Hari Kesepuluh di Pulau - 4

86 17 15
                                    

Magrib itu aku ke masjid dengan bantuan Horijon. Sepulang salat, dia menawarkan makan malam, tapi aku menolak.

"Beneran, sudah kenyang. Tadi ada teman dari daratan yang masakin aku."

Horijon mematung, sebagaimana sikapnya yang biasa jika sedang berpikir. "Temen... masakin Pasha?"

"Nggak percaya? Tuh, kuali sama pisaunya masih berantakan di dapur," kataku ketus. Untung saja dia tidak bisa melihat wajahku yang mungkin memerah karena malu, jadi dia tidak memperpanjang urusan.

Selagi Horijon membereskan rumah, aku pamit masuk kamar. Aku ingin menelepon ibuku. Semoga sinyalnya bagus.
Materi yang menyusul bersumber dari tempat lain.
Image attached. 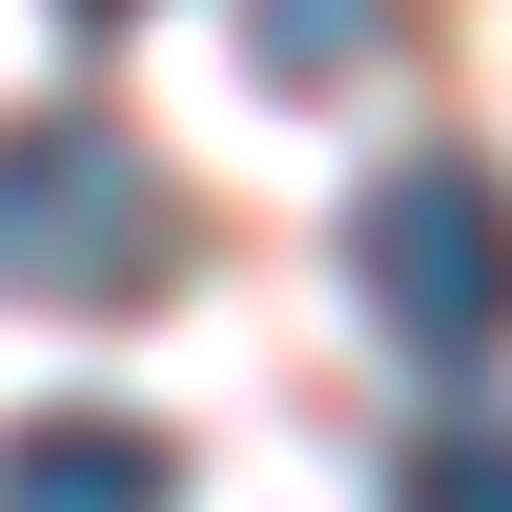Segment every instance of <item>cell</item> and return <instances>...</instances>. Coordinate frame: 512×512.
Segmentation results:
<instances>
[{"instance_id":"277c9868","label":"cell","mask_w":512,"mask_h":512,"mask_svg":"<svg viewBox=\"0 0 512 512\" xmlns=\"http://www.w3.org/2000/svg\"><path fill=\"white\" fill-rule=\"evenodd\" d=\"M390 512H512V431H492V410H431L410 472H390Z\"/></svg>"},{"instance_id":"8992f818","label":"cell","mask_w":512,"mask_h":512,"mask_svg":"<svg viewBox=\"0 0 512 512\" xmlns=\"http://www.w3.org/2000/svg\"><path fill=\"white\" fill-rule=\"evenodd\" d=\"M82 21H123V0H82Z\"/></svg>"},{"instance_id":"3957f363","label":"cell","mask_w":512,"mask_h":512,"mask_svg":"<svg viewBox=\"0 0 512 512\" xmlns=\"http://www.w3.org/2000/svg\"><path fill=\"white\" fill-rule=\"evenodd\" d=\"M0 512H185V451L144 410H21L0 431Z\"/></svg>"},{"instance_id":"6da1fadb","label":"cell","mask_w":512,"mask_h":512,"mask_svg":"<svg viewBox=\"0 0 512 512\" xmlns=\"http://www.w3.org/2000/svg\"><path fill=\"white\" fill-rule=\"evenodd\" d=\"M164 267H185V205H164V164L103 103H21L0 123V287L21 308H144Z\"/></svg>"},{"instance_id":"5b68a950","label":"cell","mask_w":512,"mask_h":512,"mask_svg":"<svg viewBox=\"0 0 512 512\" xmlns=\"http://www.w3.org/2000/svg\"><path fill=\"white\" fill-rule=\"evenodd\" d=\"M369 21H390V0H246V41H267V62H287V82H308V62H349V41H369Z\"/></svg>"},{"instance_id":"7a4b0ae2","label":"cell","mask_w":512,"mask_h":512,"mask_svg":"<svg viewBox=\"0 0 512 512\" xmlns=\"http://www.w3.org/2000/svg\"><path fill=\"white\" fill-rule=\"evenodd\" d=\"M349 287H369V328H390V349L492 369V349H512V185H492L472 144H410L390 185L349 205Z\"/></svg>"}]
</instances>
Aku duduk di kursi belajar dan menyalakan laptop. Aku mengirim chat terlebih dahulu untuk menanyakan ketersediaan ibuku. Aku lupa Mama sudah berada satu negara denganku dan tidak lagi terpisah selisih waktu 12 jam. Aku mengetuk-ngetuk meja dengan gelisah selagi menunggu jawabannya, tapi akhirnya muncul juga.

I'll be here for you.

Dia juga bertanya di mana aku melakukan panggilan videonya, apakah dia perlu memakai hijab atau tidak. Kubilang aku sedang sendirian di kamar, jadi tidak apa-apa jika Mama tidak berhijab. Dia pun memulai panggilan video lewat Skype.

Dia langsung tersenyum ketika kami terhubung. Seolah-olah tidak pernah terjadi apa-apa. Seolah-olah aku tidak pernah mengatakan sesuatu yang menyakitkan hatinya.
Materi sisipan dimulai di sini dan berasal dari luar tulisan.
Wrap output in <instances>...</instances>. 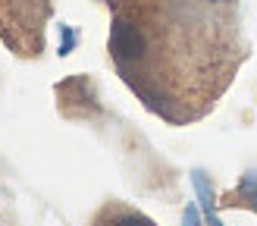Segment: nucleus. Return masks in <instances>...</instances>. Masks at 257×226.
I'll return each mask as SVG.
<instances>
[{"label": "nucleus", "instance_id": "f257e3e1", "mask_svg": "<svg viewBox=\"0 0 257 226\" xmlns=\"http://www.w3.org/2000/svg\"><path fill=\"white\" fill-rule=\"evenodd\" d=\"M110 10L107 50L141 104L173 126L220 104L251 57L241 0H100Z\"/></svg>", "mask_w": 257, "mask_h": 226}, {"label": "nucleus", "instance_id": "f03ea898", "mask_svg": "<svg viewBox=\"0 0 257 226\" xmlns=\"http://www.w3.org/2000/svg\"><path fill=\"white\" fill-rule=\"evenodd\" d=\"M54 0H0V41L19 60H38L47 50Z\"/></svg>", "mask_w": 257, "mask_h": 226}, {"label": "nucleus", "instance_id": "7ed1b4c3", "mask_svg": "<svg viewBox=\"0 0 257 226\" xmlns=\"http://www.w3.org/2000/svg\"><path fill=\"white\" fill-rule=\"evenodd\" d=\"M91 226H157V223L151 217H145L141 210L122 204V201H107V204L94 213Z\"/></svg>", "mask_w": 257, "mask_h": 226}]
</instances>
Mama bertanya apakah aku sudah makan. Yah, aku ingin sekali bercerita bahwa hari ini Selene sampai repot-repot datang dari daratan demi memasak untukku, tapi kurasa itu lebih asyik dibahas saat segalanya sudah baik-baik saja.

Aku hanya menjawab singkat dan bertanya balik apa yang Mama makan untuk malam ini. Apakah dia kesulitan mencari makanan yang cocok di Jakarta?

Mama kemudian bercerita tentang warung martabak Mesir dekat rumah yang sudah jadi langganan keluargaku sejak dulu. Mama memesan itu untuk makan malamnya hari ini, dan menurutnya rasa dan porsi martabaknya masih sama seperti waktu Papa masih ada.

Seperti waktu Papa masih ada. Aku menandai perubahan pemilihan kata-katanya. Sebelum ini, setiap kali bicara tentang masa lalu, Mama selalu menggunakan frasa sebelum pindah ke Boston. Seolah-olah kejadian itulah turning point dalam kehidupan kami, bukan kehilangan besar yang mendahuluinya.

"Tapi kamu masih kecil sih, kayaknya belum ingat waktu diajak Papa beli martabak di sana," tambah Mama.

Aku tersenyum. Benakku masih sakit setiap kali mengenang Papa, tapi rasa sakitnya tidak sebanding dengan kelegaanku karena Mama tidak lagi menghindarinya. Aku merasa terjatuh, tetapi Mama jadi jaring pengamannya.

Lalu aku jadi penasaran akan sesuatu. Di mana Mama tinggal sekarang? Apartemen? Berapa jauhnya tempat tinggal baru Mama dari warung martabak langganan kami itu? Apakah dia melakukan pesan-antar?

"Jalan kaki," jawab Mama sambil mengangkat bahu. "Kan, dekat sama rumah kita."

Hah....

Jadi maksudnya....

Tapi kan....

Senyum Mama merekah lagi. Kali ini lebih lebar dan cerah.

"Oh, Mama belum cerita ya? Dulu rumah kita memang dikosongkan supaya bisa dihuni orang lain, tapi setelah Mama pikir-pikir, sayang sekali kalau dijual. Jadi hanya Mama sewakan. Setelah penyewa terakhir habis masa kontraknya, Mama bilang ke beliau kalau selanjutnya Mama sendiri yang ingin menempati rumah itu. Renovasinya belum selesai seratus persen, sih, but what do you think?"

Mama bergeser dari tempat duduknya untuk memamerkan tempat yang sejak tadi jadi latar belakangnya. Ruangan yang dulu kukenali sebagai ruang bermainku. Alias ruang belajar Mama. Aku ingat pernah memanjat salah satu rak buku Mama di ruangan itu selagi Mama menyelesaikan tugas kuliahnya. Untung saja aku tidak terjatuh dari rak itu dan masih hidup sampai sekarang. Raknya masih ada, tapi susunan bukunya tidak sepadat dulu.